[Opening RECORDS FOR THIS TASK section]

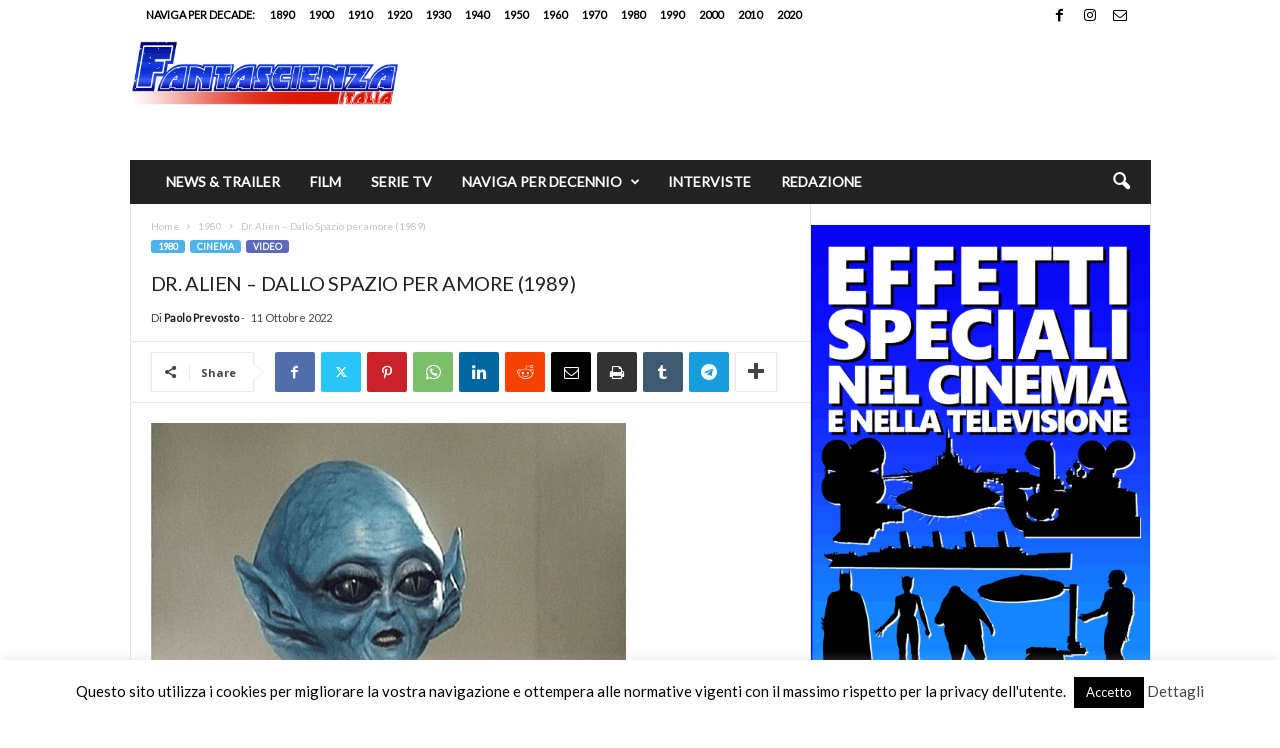

--- FILE ---
content_type: text/html; charset=UTF-8
request_url: https://fantascienzaitalia.com/wp-admin/admin-ajax.php?td_theme_name=Newsmag&v=5.4.3.4
body_size: -250
content:
{"30229":741}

[Closing RECORDS FOR THIS TASK section]

> _INSTRUCTIONS TO FOLLOW_
Every record above should come back exactly, but without its pictures.

> _RESPONSE_
--- FILE ---
content_type: text/html; charset=UTF-8
request_url: https://fantascienzaitalia.com/wp-admin/admin-ajax.php?td_theme_name=Newsmag&v=5.4.3.4
body_size: -250
content:
{"30229":741}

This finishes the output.